[Supplied information Boundary: Start]

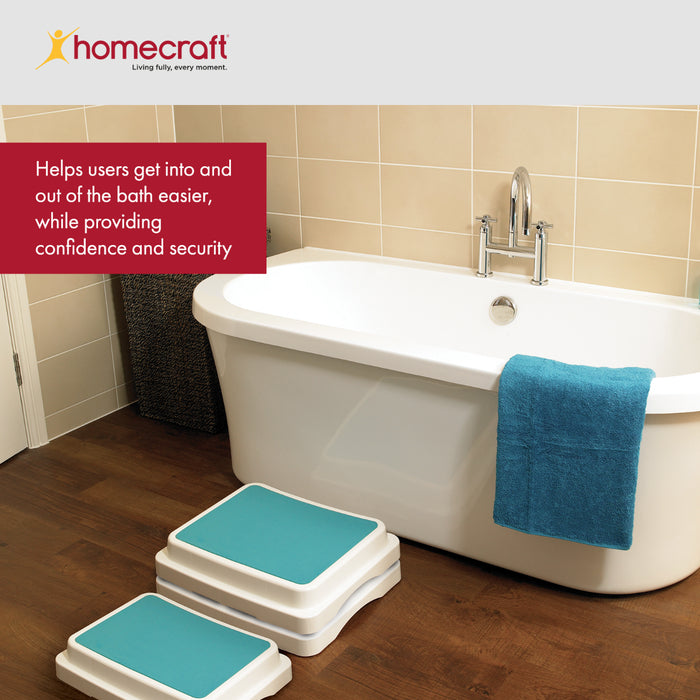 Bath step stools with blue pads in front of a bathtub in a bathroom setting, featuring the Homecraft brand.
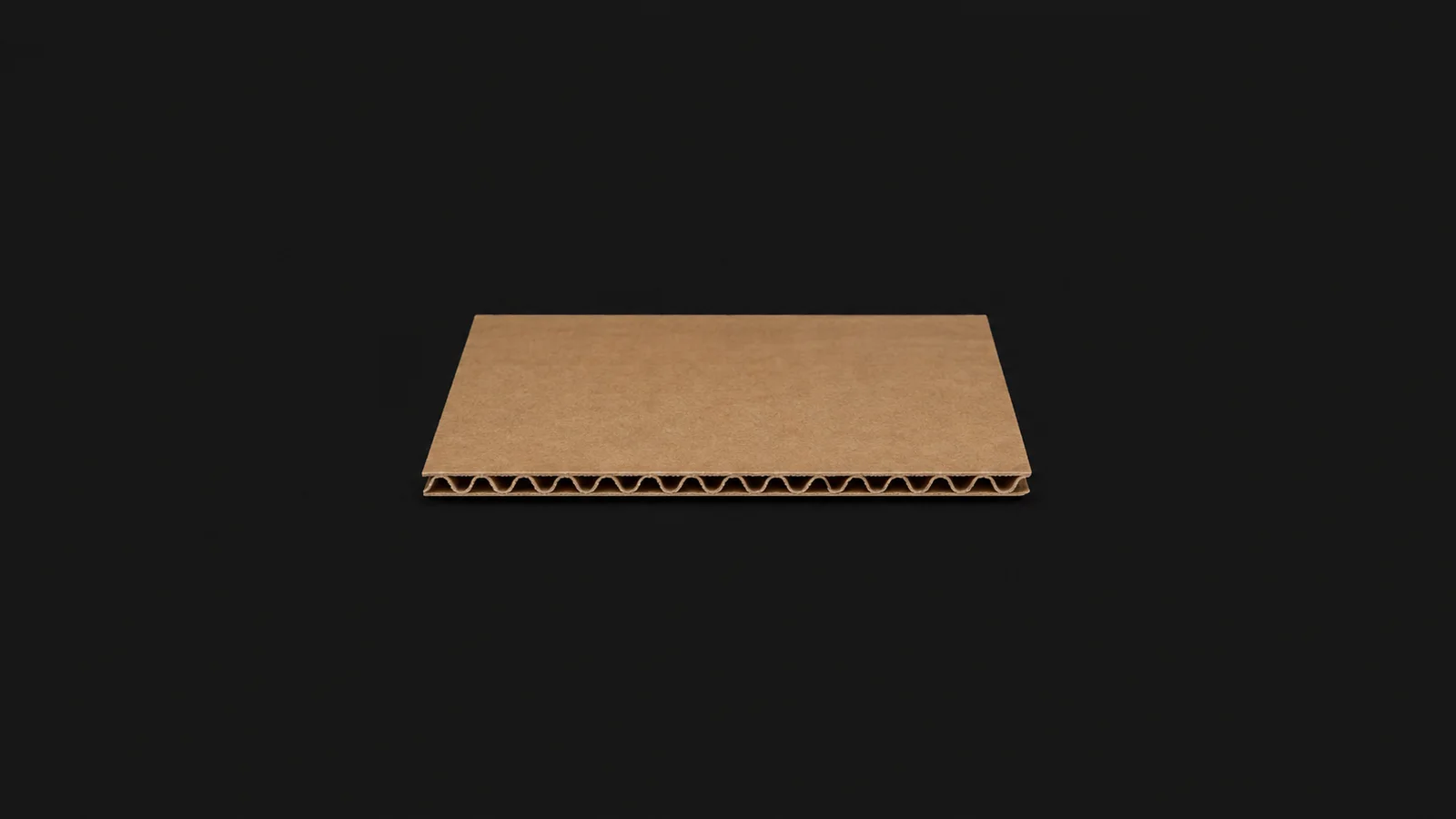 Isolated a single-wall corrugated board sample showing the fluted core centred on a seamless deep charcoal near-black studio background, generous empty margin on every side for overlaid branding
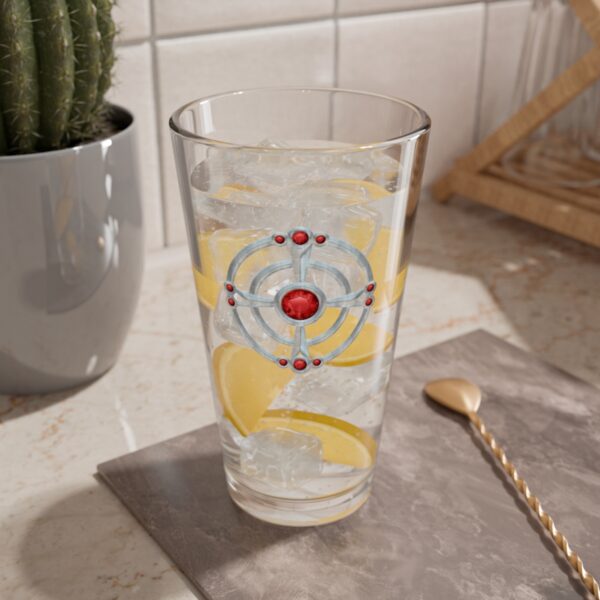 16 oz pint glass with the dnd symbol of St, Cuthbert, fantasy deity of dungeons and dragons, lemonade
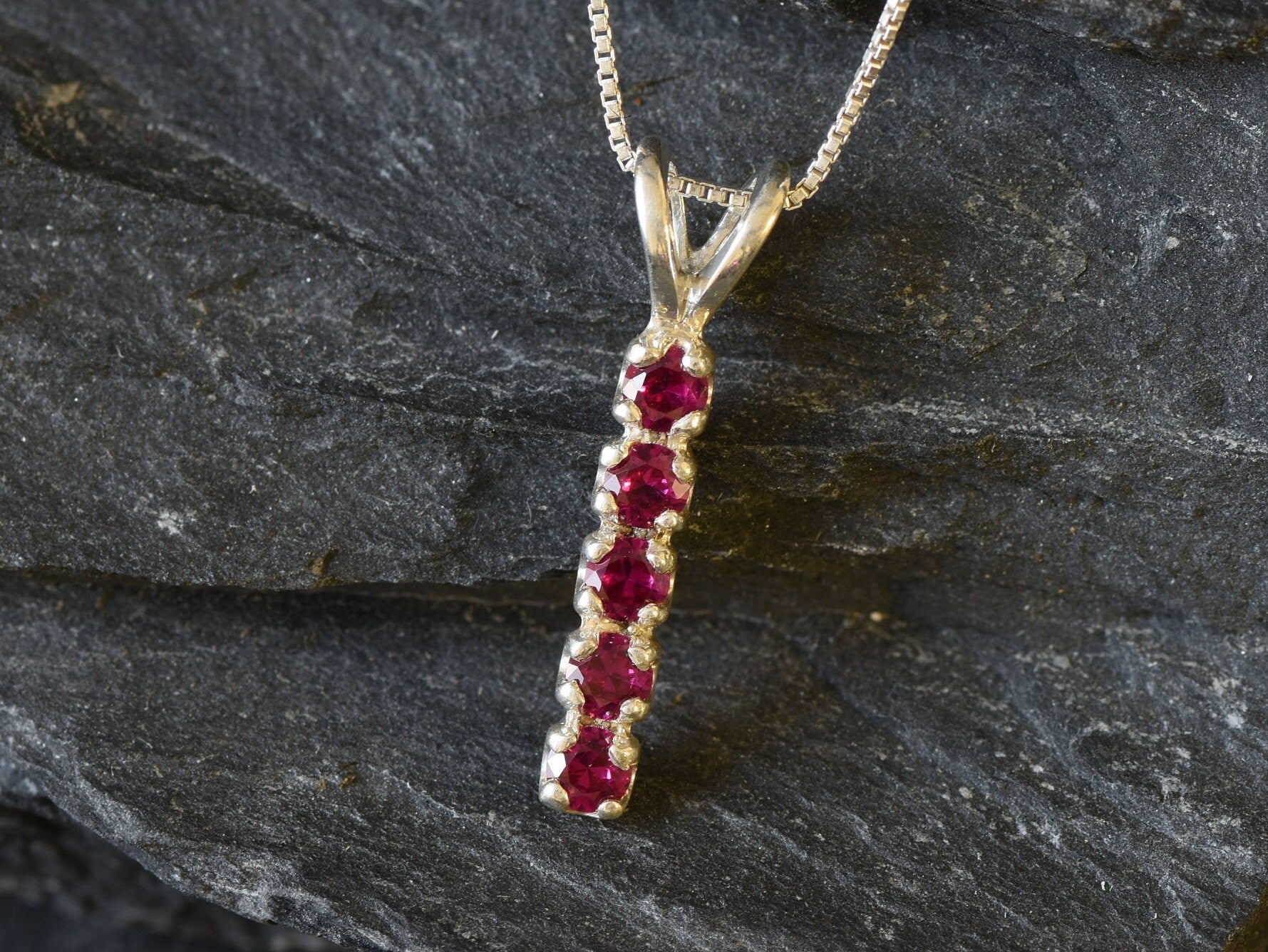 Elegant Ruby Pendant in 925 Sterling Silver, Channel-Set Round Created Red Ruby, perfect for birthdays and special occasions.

[Supplied information Boundary: End]

# About this exercise
Give again, exactly, the lines from the start of the data through the one holding "Isolated a single-wall"; omit the pictures.

# Written answer
 Bath step stools with blue pads in front of a bathtub in a bathroom setting, featuring the Homecraft brand.
 Isolated a single-wall corrugated board sample showing the fluted core centred on a seamless deep charcoal near-black studio background, generous empty margin on every side for overlaid branding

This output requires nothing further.